- [作業指示]: 以下のマウント・エルゴン登山記の最後の一文に続けて、その先を書いてもらえますか。

- [提供抜粋]:
☆ ☆ ☆ ☆ ☆ ☆ ☆

ブダディリのゲストハウス「ラスト・チャンス」


出発の朝、ラスト・チャンスで

ブマソラ村の目抜き通り

左から SV の前原さん、青木先生、専門家の河内さん

長期隊員の久芳さん (左) とガイドのフランシス (中央)

出発前に記念撮影 (後ろに並んだ 5 人がポーター)

こんな感じで歩きはじめた。


2 月 22 日 (日) (マウント・エルゴン国立公園の地図を見る)
      快晴。ゲストハウスで朝食を済ませ、車に荷物を積み込んでブマソラという村へ向かう。ポーター達が暮らす登山道の入り口である。30 分くらいで到着。ポーターは全部で 5 人なので、我々ひとりずつにポーターがひとりつくという計算だ。大量の食料や料理道具、寝袋やテントなど、どのようにして運ぶのかと思っていたら、リュックなど背負えるものは背負い、残りはズタ袋に入れて頭で担ぐとのこと。タフでなくては務まらない。
      記念撮影を終え、9 時過ぎにいよいよ出発。快晴なので暑い。どこまで行っても民家があり、ほとんどの土地は耕されている。こんな高地に住んでいると行き来だけでも大変だろうと思うのだが、すれ違う人達は慣れたものでスッスッと追い越していく。そこここに牛がつながれている。下界のムバレあたりとは異なり、外来種の血が混ざっているホルスタイン模様の牛が多い。寒冷地仕様のホルスタインに向いている気候なのかもしれない。子供達が「ジャンボ、ジャンボ」とスワヒリ語で挨拶を返してくるのも下界とは違うところだ。

子供たちに見送られる。

天気が良く、すぐに暑くなってきた。


村の小学校の校庭で

このクリフを登るのがつらい。


国立公園内に入る前の最後の村で


見送ってくれた男の子

最後の村を後にする。


ここまではまだ畑が続く。


      人々が暮らす最後の村を後にしてしばらく登ると、切り立った崖に行き当たり、手すりのついた登山道が見えてきた。ここから国立公園に入るらしい。まずはこのムダンゲ・クリフを登って一気に高度をかせがなくてはならない。2 週間前に打ちつけた右膝の腱が今頃になって腫れてきており、力を入れて踏ん張ったり曲げたりすると痛む。が、そんな弱音を吐いても仕方がないので、前を見ないように下を向いて踏ん張った。時間にすればたかだか 30 分くらいだろうか。何とかクリフを登り終え、休憩になったところで腹ごしらえをする。ポーター達は大きな荷物を頭に担ぎつつ、この急で足場の悪い坂道を登り、平気な顔をしている。年の差があるとはいえ、日本人との身体能力の違いは歴然としている。かつて過酷な奴隷船の中で生き延びてきた人たちがアメリカ黒人の祖先だから、アメリカ黒人には優秀なアスリートが多い、という話もまんざら嘘ではないかもしれない。

☆ ☆ ☆ ☆ ☆ ☆ ☆

- [保存エントリ]:
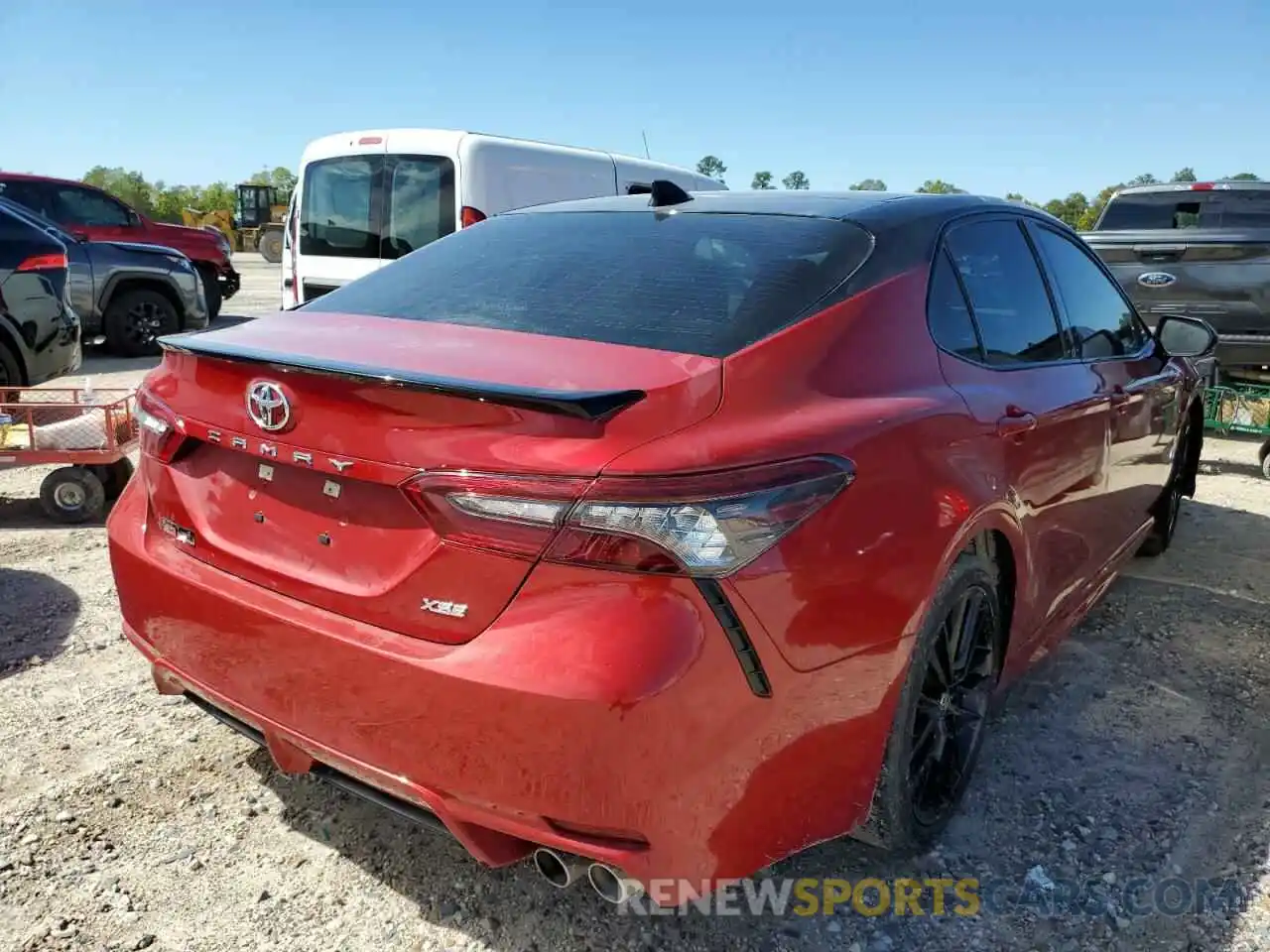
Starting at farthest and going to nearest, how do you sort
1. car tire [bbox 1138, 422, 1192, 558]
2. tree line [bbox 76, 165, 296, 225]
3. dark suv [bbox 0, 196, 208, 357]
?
tree line [bbox 76, 165, 296, 225] < dark suv [bbox 0, 196, 208, 357] < car tire [bbox 1138, 422, 1192, 558]

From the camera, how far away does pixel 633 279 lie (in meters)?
2.42

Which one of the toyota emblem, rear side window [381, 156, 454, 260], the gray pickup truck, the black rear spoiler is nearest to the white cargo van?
rear side window [381, 156, 454, 260]

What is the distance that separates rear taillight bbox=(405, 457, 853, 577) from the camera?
1705mm

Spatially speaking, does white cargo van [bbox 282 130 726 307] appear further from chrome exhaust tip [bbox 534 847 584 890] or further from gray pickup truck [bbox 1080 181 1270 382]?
chrome exhaust tip [bbox 534 847 584 890]

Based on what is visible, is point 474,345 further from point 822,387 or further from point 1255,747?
point 1255,747

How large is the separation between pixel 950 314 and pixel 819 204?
18.3 inches

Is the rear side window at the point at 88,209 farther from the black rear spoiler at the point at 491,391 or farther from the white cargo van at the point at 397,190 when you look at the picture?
the black rear spoiler at the point at 491,391

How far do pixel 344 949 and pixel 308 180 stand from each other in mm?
7914

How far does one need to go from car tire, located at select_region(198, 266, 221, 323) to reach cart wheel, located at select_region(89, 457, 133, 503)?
10175mm

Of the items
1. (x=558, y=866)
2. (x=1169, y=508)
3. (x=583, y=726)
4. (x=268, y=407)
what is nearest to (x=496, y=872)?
(x=558, y=866)

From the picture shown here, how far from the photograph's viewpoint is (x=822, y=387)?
205 cm

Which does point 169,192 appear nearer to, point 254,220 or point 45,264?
point 254,220

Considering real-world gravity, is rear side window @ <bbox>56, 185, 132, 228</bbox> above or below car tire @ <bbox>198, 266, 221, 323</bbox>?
above

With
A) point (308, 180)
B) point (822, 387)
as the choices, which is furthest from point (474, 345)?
point (308, 180)
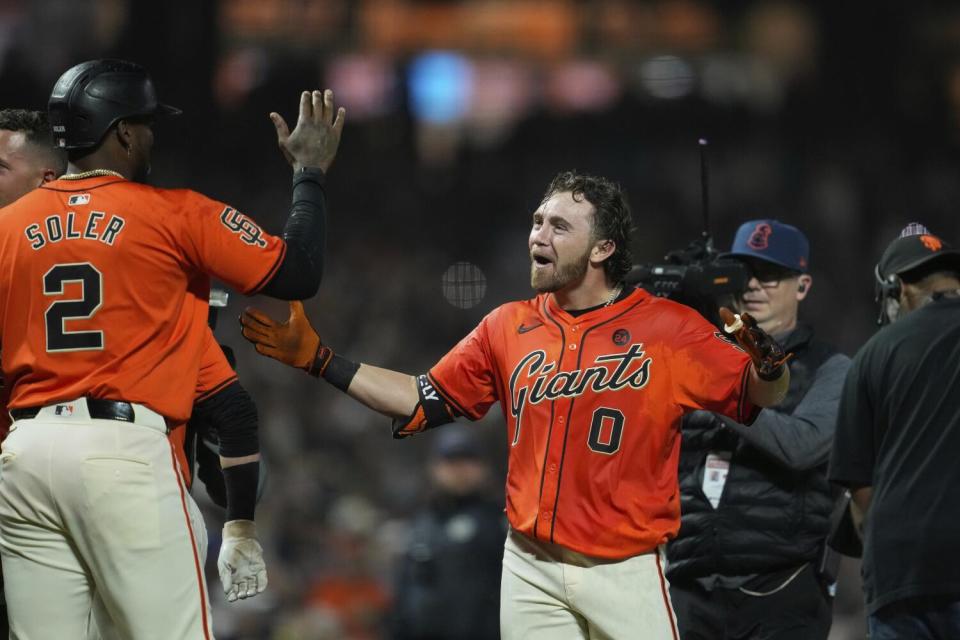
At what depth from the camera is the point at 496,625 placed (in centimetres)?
688

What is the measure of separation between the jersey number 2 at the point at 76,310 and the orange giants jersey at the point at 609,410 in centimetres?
135

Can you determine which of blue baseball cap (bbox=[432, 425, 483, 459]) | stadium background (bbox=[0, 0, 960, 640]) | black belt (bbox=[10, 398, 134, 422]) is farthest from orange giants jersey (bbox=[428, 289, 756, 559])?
stadium background (bbox=[0, 0, 960, 640])

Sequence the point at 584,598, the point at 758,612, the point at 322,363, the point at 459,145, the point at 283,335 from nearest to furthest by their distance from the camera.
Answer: the point at 584,598 → the point at 283,335 → the point at 322,363 → the point at 758,612 → the point at 459,145

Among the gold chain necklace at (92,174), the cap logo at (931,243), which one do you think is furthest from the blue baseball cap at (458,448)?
the gold chain necklace at (92,174)

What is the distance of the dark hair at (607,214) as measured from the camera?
4.21m

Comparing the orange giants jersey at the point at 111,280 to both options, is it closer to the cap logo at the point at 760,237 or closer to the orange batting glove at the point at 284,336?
the orange batting glove at the point at 284,336

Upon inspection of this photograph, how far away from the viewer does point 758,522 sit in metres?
4.63

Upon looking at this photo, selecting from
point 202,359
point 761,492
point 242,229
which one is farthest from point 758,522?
point 242,229

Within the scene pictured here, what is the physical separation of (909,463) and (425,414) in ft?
4.92

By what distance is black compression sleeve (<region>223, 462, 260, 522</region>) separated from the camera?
3.90m

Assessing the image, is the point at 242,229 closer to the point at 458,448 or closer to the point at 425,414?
the point at 425,414

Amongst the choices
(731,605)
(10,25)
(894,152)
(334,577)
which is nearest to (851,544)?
(731,605)

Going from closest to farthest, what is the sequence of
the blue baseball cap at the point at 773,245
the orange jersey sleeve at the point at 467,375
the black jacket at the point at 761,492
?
1. the orange jersey sleeve at the point at 467,375
2. the black jacket at the point at 761,492
3. the blue baseball cap at the point at 773,245

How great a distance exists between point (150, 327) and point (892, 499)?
6.82 ft
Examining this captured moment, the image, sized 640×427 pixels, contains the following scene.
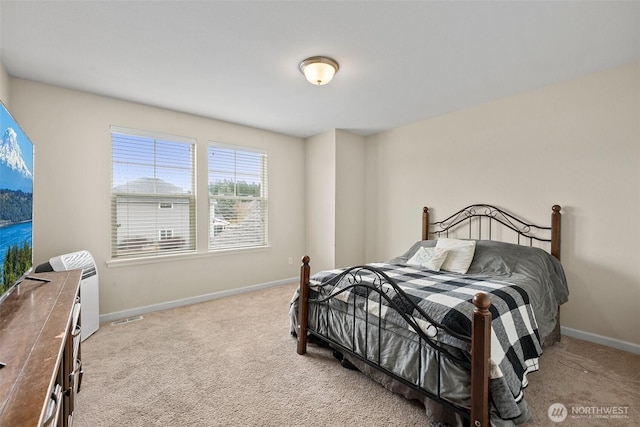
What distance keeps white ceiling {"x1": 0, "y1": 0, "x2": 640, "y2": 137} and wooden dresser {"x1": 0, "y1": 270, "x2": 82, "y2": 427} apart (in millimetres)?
1735

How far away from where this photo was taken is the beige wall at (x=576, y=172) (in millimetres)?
2477

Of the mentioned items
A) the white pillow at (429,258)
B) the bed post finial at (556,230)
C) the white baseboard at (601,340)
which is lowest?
the white baseboard at (601,340)

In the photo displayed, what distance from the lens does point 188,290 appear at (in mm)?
3711

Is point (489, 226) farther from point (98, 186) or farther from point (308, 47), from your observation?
point (98, 186)

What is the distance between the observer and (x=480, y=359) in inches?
54.6

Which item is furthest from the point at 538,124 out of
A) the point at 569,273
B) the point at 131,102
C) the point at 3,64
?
the point at 3,64

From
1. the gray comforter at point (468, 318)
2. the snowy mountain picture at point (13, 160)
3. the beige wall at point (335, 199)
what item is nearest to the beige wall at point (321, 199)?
the beige wall at point (335, 199)

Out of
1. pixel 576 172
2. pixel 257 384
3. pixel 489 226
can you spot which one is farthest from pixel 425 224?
pixel 257 384

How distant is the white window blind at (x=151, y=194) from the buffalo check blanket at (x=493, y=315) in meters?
2.24

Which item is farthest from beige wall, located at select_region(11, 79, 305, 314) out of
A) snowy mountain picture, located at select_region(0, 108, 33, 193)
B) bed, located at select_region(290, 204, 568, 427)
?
bed, located at select_region(290, 204, 568, 427)

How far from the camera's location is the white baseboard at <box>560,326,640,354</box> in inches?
96.8

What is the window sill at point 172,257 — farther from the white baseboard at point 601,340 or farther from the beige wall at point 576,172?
the white baseboard at point 601,340

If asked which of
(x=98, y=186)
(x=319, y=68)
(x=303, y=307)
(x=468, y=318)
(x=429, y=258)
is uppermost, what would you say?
(x=319, y=68)

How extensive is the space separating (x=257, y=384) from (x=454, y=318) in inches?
55.4
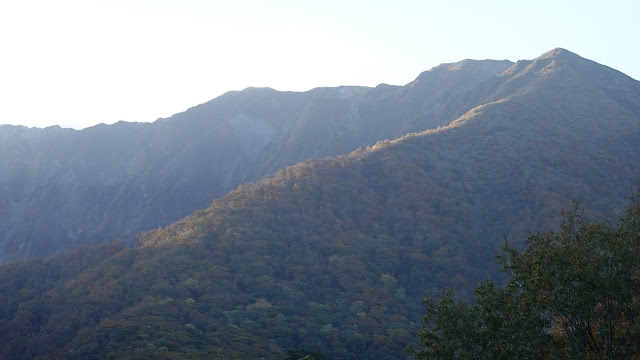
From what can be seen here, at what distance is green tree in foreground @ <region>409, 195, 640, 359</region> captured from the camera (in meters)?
20.6

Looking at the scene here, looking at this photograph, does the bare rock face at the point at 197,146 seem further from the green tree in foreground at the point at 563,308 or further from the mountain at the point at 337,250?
the green tree in foreground at the point at 563,308

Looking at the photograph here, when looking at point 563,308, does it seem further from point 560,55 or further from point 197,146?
point 560,55

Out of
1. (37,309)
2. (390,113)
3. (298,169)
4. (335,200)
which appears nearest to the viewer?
(37,309)

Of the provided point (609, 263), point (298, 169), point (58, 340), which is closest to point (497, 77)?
point (298, 169)

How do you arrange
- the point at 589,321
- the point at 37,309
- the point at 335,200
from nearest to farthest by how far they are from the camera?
1. the point at 589,321
2. the point at 37,309
3. the point at 335,200

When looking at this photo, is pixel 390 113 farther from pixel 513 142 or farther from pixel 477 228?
pixel 477 228

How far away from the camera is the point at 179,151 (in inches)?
6280

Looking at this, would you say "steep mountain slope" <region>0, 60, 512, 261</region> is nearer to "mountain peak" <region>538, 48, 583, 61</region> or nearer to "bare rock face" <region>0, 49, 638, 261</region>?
"bare rock face" <region>0, 49, 638, 261</region>

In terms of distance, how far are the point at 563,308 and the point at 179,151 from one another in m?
148

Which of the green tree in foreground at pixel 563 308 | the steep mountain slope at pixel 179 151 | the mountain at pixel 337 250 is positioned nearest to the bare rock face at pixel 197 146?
the steep mountain slope at pixel 179 151

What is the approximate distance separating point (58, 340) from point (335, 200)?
4737cm

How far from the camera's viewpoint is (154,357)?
45.3m

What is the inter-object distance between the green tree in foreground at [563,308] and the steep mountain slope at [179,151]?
389ft

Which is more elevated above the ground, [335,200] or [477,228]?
[335,200]
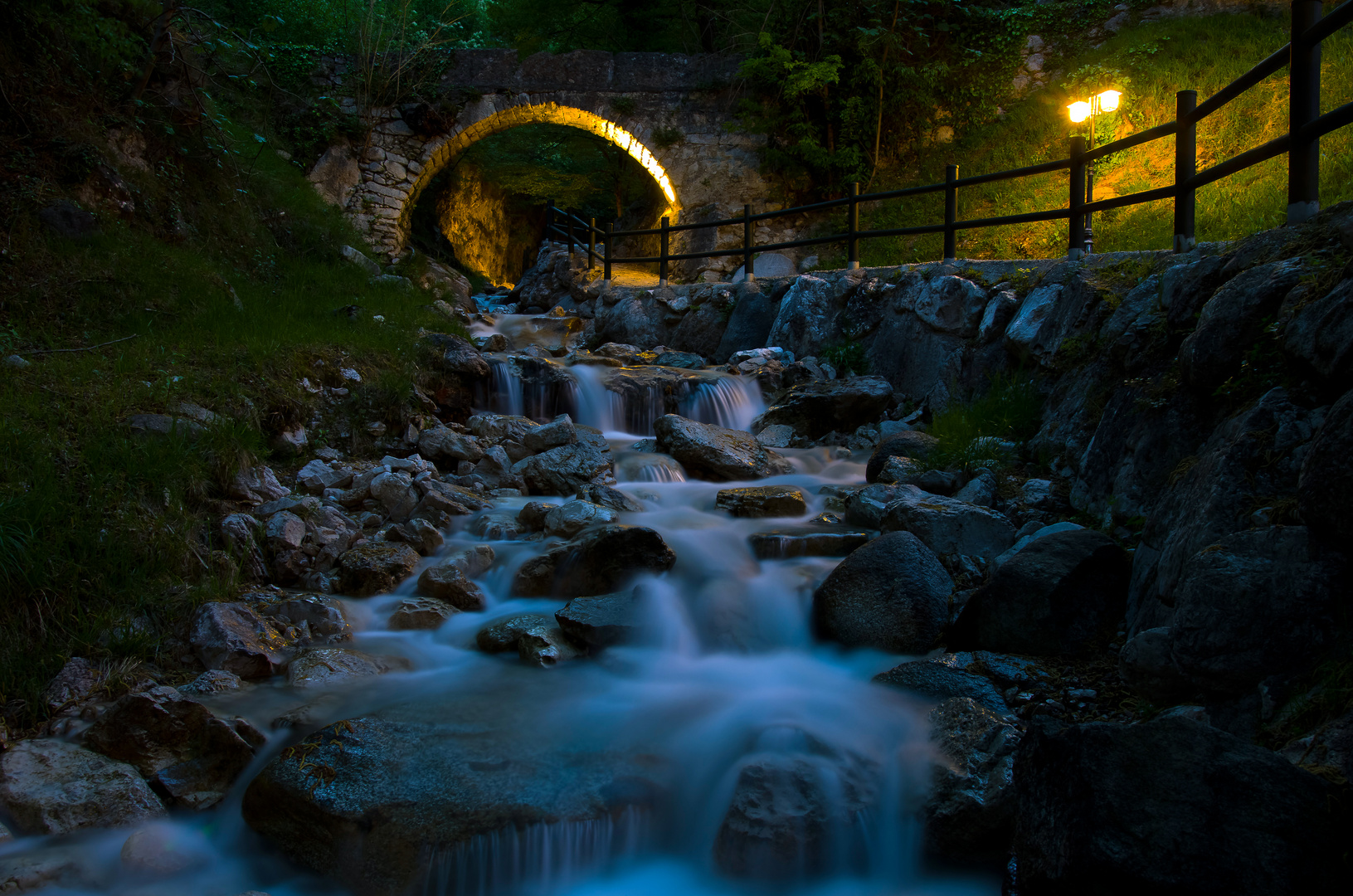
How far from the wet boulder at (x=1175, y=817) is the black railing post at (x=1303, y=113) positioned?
2988mm

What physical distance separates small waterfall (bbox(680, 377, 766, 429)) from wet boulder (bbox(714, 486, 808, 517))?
8.25ft

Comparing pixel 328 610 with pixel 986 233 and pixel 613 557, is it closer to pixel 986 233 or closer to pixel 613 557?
pixel 613 557

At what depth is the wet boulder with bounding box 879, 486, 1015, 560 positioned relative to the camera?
409 centimetres

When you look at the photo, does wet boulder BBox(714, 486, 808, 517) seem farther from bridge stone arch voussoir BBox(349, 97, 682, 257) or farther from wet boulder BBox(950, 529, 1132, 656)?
bridge stone arch voussoir BBox(349, 97, 682, 257)

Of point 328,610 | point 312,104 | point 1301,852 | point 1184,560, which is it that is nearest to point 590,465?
point 328,610

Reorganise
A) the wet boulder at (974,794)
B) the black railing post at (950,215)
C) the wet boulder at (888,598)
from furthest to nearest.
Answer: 1. the black railing post at (950,215)
2. the wet boulder at (888,598)
3. the wet boulder at (974,794)

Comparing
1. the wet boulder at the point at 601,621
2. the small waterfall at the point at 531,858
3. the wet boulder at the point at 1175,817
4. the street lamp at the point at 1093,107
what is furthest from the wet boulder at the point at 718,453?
the street lamp at the point at 1093,107

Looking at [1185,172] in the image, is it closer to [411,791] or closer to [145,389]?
[411,791]

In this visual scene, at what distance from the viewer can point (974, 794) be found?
2.38m

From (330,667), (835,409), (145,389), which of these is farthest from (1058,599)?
(145,389)

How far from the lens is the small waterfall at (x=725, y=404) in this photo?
7.88m

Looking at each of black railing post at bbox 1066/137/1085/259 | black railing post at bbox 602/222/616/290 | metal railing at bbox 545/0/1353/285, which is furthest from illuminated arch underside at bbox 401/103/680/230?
black railing post at bbox 1066/137/1085/259

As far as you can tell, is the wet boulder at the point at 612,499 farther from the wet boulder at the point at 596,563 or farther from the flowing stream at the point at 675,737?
the wet boulder at the point at 596,563

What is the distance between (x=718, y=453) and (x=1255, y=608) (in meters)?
4.21
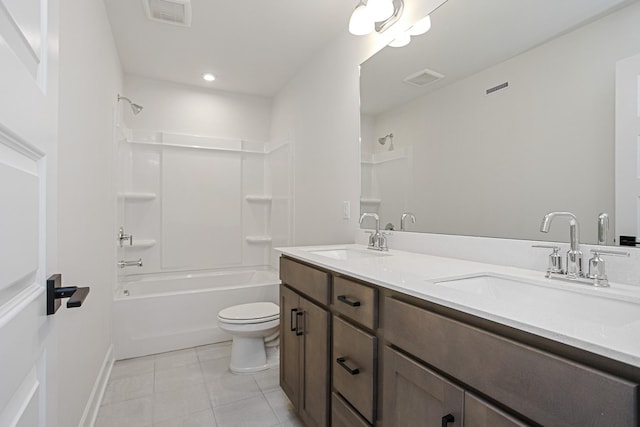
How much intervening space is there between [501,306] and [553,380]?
6.7 inches

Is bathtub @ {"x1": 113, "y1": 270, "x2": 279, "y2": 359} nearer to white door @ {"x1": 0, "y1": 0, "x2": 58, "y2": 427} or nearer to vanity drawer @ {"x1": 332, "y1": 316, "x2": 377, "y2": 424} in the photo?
vanity drawer @ {"x1": 332, "y1": 316, "x2": 377, "y2": 424}

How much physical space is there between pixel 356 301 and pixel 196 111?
3.09 meters

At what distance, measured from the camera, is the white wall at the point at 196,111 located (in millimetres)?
3221

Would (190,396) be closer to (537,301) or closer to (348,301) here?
(348,301)

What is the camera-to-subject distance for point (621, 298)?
803 millimetres

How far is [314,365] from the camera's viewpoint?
142 centimetres

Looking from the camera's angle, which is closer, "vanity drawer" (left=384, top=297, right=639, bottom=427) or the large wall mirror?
"vanity drawer" (left=384, top=297, right=639, bottom=427)

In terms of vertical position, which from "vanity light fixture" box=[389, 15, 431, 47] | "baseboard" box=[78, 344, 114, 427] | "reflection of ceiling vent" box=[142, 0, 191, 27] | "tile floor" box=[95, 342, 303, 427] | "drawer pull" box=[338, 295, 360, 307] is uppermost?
"reflection of ceiling vent" box=[142, 0, 191, 27]

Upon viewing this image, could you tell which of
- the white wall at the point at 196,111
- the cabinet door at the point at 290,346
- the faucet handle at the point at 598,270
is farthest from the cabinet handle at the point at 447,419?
the white wall at the point at 196,111

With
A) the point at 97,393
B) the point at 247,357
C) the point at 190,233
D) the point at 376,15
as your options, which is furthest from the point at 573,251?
the point at 190,233

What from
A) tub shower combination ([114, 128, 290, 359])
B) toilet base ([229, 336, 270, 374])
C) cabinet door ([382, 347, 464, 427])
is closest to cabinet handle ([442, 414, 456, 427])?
cabinet door ([382, 347, 464, 427])

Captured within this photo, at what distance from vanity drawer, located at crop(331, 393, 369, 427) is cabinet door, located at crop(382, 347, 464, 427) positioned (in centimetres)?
17

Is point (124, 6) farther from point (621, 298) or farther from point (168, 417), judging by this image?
point (621, 298)

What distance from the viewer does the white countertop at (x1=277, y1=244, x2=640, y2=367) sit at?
0.54 meters
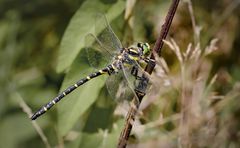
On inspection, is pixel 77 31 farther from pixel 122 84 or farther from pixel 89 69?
pixel 122 84

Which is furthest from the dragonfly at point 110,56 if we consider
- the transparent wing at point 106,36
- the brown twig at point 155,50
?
the brown twig at point 155,50

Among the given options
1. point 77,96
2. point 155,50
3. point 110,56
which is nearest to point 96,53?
point 110,56

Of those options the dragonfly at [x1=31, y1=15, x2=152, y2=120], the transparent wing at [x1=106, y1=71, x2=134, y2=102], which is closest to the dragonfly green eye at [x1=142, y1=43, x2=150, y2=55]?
the dragonfly at [x1=31, y1=15, x2=152, y2=120]

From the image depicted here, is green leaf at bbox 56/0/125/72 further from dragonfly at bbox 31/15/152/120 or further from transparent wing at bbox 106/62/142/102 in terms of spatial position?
transparent wing at bbox 106/62/142/102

☆ ☆ ☆ ☆ ☆ ☆ ☆

- [結果]:
      その後、ダラダラとした上り坂が続く。この急な崖登りでいつもはあまり使わない筋肉を使ったためだろう、青木先生の太ももが痙り気味になってしまい、こまめに休憩を取りながら第一キャンプであるササ・リバー・キャンプへと向かった。筋肉はいったん痙りだすと、癖のようになってなかなか元には戻らないため厄介だ。

ここから国立公園内、まずムダンゲ・クリフを登る。


クリフを登り切り、バテ気味の青木先生


下界には隅から隅まで耕地が広がっていた。


休憩中、何か説明をしている久芳さん


青木先生の太ももが痙り気味になり、久芳さんの指導でストレッチをする。


今日のキャンプ地、ササ・リバー・キャンプを目指す。


キャンプ脇を流れる小川


ササ・リバー・キャンプ


      午後 2 時頃にササ・リバー・キャンプ到着。その名前の通りきれいな小川が近くを流れており、火照った頭を冷たい水で洗う。写真の小屋は、薄着でしかも寝袋のないポーター達が暖を取り、眠る場所だ。彼らは到着するとすぐに薪を集めに出かけ、小屋の中で燃やし始めた。高地だと沸点が低くて野菜などは煮えにくいというのが常識だが、彼らが燃やす焚き火は火力が強く、湯がすぐ沸くし大きな野菜も肉もやわらかく料理されていた。夕飯のメニューは牛肉がたんまりと入ったシチューにポショ。ポーター達にもふるまい、気前の良いところを見せる。この日、登頂を終えて下山してきたスイス人とイギリス人の若者 2 人組とキャンプでいっしょになり、夜は焚き火を囲んで 9 時頃まで話をしていた。青木、前原、久芳の 3 人と、河内、筆者の 2 人に分かれて就寝。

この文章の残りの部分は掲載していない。